I have a customer that orders thin green pieces of wood for bending. Sometimes during shipping mold will occur. He stopped ordering for a while and now he is wanting to place an order. I am looking for mold treatments but my Google searches are coming up with mold cures where mold already exists. I am looking to prevent mold all together. Any ideas where i can find a product intended for this application?


----------



## Schroedc (Mar 4, 2014)

Maybe spray with a little bleach and wrap in plastic before they get packaged up?


----------



## Schroedc (Mar 4, 2014)

Did some digging in the stuff I had because we went through this somewhat after a flood a few years back, There is a product called Concrobium that is listed to both kill and to prevent mold.

Reactions: Thank You! 1


----------



## Treecycle Hardwoods (Mar 4, 2014)

I looked it up and it appears to be a good product. The label says you can use it on wood I am wondering if there is a distinct difference in how it effects construction grade wood and wood intended for fine woodworking. @rob3232 do you know anything about this topic do you guys use anything like this at the mill where you work?


----------



## gvwp (Mar 4, 2014)

Would love to find a product that can be mixed with Anchorseal to prevent mold. Would be a million dollar product if someone came up with it. Would have to be food safe though.
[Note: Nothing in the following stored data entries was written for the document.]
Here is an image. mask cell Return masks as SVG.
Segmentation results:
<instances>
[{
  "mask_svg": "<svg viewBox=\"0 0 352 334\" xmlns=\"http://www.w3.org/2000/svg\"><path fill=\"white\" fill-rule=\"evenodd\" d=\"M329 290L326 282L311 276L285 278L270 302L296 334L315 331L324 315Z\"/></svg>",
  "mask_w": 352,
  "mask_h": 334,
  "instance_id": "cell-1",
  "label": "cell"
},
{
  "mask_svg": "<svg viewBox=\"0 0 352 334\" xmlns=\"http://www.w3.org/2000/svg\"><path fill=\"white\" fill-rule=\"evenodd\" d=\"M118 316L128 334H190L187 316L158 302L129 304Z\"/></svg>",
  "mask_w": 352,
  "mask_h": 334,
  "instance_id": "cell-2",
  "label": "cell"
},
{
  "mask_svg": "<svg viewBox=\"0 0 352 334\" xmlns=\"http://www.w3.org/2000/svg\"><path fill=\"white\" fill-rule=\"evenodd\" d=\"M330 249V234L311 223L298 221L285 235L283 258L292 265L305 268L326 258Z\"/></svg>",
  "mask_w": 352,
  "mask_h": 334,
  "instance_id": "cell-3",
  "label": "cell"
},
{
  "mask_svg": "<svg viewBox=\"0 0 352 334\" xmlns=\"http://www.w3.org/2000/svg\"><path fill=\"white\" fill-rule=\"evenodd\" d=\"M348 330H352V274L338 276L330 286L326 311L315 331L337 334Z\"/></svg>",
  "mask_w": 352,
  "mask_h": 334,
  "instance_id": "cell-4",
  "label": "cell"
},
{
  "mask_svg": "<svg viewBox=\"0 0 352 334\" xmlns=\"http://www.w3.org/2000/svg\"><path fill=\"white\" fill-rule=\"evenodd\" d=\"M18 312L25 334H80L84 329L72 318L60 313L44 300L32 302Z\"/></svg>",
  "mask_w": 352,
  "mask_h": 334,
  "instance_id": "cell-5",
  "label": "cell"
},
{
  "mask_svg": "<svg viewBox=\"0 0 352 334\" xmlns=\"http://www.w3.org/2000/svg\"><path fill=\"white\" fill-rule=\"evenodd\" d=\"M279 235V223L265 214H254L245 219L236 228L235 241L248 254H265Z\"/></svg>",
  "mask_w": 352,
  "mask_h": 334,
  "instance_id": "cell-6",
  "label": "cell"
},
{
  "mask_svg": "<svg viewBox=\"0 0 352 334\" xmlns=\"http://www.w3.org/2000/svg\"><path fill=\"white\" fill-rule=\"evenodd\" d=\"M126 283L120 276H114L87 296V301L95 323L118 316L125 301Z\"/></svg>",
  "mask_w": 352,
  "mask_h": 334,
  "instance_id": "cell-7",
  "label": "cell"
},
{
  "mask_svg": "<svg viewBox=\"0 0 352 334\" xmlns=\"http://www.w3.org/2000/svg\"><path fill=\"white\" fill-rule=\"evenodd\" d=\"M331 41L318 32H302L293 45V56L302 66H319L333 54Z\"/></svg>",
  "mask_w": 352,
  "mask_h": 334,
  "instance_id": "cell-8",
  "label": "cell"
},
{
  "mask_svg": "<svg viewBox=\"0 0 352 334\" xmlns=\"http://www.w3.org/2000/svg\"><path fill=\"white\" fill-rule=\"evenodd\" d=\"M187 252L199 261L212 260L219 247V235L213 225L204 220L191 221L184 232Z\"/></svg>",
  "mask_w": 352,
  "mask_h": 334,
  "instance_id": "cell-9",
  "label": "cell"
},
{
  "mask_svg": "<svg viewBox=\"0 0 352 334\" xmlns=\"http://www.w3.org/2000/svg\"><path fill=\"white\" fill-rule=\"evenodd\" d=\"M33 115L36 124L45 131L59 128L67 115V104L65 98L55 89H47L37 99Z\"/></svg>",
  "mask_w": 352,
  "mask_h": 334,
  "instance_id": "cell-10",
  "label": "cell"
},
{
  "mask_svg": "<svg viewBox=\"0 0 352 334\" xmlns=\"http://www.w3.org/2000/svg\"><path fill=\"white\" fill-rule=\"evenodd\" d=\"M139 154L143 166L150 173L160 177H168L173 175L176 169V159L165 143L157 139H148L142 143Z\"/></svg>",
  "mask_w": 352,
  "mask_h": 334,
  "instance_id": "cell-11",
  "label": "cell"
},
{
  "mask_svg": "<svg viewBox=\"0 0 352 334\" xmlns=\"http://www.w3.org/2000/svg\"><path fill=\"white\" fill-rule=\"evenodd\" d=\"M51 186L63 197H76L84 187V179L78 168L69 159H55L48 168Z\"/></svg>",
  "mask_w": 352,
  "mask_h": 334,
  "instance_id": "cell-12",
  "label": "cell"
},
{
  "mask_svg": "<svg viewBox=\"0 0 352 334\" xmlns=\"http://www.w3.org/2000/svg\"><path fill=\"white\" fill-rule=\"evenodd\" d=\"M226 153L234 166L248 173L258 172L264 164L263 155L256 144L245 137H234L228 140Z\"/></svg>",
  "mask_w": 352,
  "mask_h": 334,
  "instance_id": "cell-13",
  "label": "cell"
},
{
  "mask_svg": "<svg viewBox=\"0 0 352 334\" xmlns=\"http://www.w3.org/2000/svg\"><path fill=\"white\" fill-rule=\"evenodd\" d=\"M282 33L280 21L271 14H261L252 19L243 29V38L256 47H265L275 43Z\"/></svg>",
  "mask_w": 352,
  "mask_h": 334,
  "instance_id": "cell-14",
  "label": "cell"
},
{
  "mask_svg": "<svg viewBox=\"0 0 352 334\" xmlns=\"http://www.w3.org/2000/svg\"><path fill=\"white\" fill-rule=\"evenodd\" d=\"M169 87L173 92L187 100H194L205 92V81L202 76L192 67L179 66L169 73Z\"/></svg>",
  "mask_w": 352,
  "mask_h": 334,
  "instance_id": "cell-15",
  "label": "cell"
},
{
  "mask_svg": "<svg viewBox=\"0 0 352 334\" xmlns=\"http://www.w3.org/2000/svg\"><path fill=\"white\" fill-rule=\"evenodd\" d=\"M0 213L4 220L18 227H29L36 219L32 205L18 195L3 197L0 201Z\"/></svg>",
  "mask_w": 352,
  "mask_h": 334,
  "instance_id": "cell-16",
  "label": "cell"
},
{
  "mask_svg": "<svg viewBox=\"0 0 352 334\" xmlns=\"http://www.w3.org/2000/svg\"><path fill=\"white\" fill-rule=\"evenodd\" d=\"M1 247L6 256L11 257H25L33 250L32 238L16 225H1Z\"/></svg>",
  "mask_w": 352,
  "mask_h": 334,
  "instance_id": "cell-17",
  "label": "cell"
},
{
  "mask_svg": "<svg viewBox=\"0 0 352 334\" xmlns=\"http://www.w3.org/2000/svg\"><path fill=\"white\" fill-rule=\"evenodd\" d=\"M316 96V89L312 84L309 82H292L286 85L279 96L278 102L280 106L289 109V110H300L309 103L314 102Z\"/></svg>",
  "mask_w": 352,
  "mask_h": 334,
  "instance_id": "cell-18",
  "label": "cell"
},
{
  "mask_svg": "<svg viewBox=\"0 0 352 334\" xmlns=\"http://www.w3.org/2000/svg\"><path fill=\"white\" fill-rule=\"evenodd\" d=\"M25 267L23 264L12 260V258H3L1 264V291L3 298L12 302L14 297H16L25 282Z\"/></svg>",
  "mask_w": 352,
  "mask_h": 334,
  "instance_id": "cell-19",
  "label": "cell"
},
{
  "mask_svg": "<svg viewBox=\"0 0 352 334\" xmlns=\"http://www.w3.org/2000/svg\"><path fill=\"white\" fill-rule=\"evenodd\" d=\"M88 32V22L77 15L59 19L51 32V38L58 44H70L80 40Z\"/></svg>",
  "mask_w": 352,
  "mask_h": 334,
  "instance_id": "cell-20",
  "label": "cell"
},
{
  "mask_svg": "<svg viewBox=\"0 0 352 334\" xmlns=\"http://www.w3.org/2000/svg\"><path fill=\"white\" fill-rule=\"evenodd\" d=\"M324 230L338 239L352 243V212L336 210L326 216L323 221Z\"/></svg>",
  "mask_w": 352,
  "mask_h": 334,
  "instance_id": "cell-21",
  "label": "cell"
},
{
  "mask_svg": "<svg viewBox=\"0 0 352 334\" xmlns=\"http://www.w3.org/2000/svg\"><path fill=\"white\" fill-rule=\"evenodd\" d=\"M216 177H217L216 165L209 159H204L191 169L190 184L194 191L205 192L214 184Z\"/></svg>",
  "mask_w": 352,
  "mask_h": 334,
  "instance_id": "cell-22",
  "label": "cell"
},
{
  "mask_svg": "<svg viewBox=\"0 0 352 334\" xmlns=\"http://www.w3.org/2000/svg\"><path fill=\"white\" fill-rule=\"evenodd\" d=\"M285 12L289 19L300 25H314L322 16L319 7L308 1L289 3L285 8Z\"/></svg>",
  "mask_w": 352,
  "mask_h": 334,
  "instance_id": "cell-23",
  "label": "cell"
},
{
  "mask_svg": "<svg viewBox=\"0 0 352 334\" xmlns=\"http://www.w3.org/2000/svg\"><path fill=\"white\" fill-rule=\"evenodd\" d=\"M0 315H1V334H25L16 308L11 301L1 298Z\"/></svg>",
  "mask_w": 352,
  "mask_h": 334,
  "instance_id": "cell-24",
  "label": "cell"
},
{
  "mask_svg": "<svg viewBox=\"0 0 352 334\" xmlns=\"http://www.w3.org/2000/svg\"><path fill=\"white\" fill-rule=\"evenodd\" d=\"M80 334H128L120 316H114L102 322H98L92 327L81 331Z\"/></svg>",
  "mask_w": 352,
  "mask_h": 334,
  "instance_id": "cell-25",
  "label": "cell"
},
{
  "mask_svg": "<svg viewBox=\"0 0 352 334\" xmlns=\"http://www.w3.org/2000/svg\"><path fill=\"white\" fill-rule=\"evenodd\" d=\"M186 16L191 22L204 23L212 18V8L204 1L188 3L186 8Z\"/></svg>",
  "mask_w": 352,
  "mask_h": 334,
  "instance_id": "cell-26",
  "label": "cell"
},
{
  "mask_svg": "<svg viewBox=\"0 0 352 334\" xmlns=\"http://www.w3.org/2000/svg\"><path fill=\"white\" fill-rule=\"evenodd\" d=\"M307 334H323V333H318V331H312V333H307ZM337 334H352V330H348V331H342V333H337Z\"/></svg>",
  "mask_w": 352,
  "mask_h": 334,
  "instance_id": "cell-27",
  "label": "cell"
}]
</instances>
A tough cookie to come up with.

Reactions: Agree 1


----------



## Treecycle Hardwoods (Mar 4, 2014)

gvwp said:


> Would love to find a product that can be mixed with Anchorseal to prevent mold. Would be a million dollar product if someone came up with it. Would have to be food safe though. A tough cookie to come up with.
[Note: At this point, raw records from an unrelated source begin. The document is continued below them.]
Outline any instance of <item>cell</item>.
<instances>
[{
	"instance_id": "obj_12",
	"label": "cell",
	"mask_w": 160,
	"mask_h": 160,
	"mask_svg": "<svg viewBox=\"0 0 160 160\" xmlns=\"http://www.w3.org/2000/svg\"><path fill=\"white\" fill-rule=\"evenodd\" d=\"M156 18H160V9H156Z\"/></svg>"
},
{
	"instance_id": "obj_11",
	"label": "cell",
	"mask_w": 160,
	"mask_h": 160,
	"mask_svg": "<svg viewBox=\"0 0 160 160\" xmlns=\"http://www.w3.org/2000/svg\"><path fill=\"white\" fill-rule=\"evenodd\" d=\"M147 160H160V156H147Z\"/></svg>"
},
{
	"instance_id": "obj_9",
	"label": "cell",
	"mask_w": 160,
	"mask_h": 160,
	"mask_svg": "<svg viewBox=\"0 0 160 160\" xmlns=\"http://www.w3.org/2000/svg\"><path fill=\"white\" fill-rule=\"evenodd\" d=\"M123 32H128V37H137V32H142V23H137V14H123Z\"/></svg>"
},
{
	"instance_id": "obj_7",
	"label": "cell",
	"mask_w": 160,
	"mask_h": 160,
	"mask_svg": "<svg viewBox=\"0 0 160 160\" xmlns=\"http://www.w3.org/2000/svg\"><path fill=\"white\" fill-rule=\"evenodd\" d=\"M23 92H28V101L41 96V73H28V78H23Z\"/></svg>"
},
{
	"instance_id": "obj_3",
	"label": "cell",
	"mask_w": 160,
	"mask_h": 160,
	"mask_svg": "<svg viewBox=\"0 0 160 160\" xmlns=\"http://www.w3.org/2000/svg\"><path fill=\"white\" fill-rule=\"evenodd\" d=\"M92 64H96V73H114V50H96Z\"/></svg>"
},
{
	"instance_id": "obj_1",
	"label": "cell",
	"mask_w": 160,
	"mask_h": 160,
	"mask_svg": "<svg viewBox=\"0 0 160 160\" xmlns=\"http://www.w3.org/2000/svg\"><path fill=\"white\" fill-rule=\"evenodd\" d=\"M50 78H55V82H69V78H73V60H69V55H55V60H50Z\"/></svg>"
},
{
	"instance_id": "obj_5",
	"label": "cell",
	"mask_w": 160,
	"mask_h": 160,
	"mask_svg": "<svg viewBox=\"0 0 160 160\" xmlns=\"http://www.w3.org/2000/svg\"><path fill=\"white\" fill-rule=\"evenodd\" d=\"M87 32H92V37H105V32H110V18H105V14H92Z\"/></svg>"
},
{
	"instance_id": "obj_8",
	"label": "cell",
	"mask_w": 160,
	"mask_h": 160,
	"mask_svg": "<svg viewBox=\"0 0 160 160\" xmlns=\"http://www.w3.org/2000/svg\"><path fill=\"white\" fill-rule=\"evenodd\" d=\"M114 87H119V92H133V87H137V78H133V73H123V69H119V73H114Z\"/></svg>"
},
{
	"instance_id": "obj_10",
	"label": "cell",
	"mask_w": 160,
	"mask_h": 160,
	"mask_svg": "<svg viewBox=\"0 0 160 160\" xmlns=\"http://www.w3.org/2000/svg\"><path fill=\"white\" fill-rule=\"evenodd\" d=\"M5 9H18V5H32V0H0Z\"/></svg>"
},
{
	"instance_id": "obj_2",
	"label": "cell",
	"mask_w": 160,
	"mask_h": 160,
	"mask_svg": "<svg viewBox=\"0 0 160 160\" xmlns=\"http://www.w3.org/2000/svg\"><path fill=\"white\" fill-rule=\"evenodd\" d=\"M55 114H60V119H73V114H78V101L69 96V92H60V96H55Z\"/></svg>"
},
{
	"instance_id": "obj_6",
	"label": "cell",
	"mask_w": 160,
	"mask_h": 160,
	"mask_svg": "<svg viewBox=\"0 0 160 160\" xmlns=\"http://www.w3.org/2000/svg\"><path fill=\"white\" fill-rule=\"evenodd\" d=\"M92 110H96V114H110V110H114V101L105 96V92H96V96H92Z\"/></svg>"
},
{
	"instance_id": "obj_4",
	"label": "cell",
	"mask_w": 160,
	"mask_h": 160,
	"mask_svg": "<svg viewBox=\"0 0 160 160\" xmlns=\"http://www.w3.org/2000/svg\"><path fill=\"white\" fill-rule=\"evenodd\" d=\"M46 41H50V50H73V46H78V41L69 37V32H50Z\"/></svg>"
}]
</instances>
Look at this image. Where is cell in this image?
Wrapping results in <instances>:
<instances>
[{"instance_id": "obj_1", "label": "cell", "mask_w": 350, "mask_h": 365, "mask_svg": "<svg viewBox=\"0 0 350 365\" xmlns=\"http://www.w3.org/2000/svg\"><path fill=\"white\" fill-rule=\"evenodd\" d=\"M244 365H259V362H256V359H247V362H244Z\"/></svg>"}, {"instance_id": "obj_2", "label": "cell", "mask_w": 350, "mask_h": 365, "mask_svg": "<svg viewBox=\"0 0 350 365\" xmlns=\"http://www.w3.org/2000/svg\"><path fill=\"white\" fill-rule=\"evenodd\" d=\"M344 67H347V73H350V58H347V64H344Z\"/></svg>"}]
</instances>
The product Collin listed is a salt based product from what I can tell no bleach amonea or other common mold products in it.


----------



## Kevin (Mar 4, 2014)

Call *TFR* and ask for Curt. I haven't talked to him in a few years but he sold me a product just for that back when I was shipping a lot of FBE logs to Europe. I can't remember what product it was but he'll remember. He knows jsut about everything there is to know about processing/protecting etc.

Reactions: Thank You! 1


----------



## rob3232 (Mar 4, 2014)

Looks like Kevin has you covered.
We don't use anything like here but I have heard of mills using something like that in the south. I think they dunk whole packs of lumber into a big tank of the stuff??


----------



## ButchC (Mar 4, 2014)

What about a thin shellac? Alcohol would kill the mold and also seal in moisture for bending? I dunno.


----------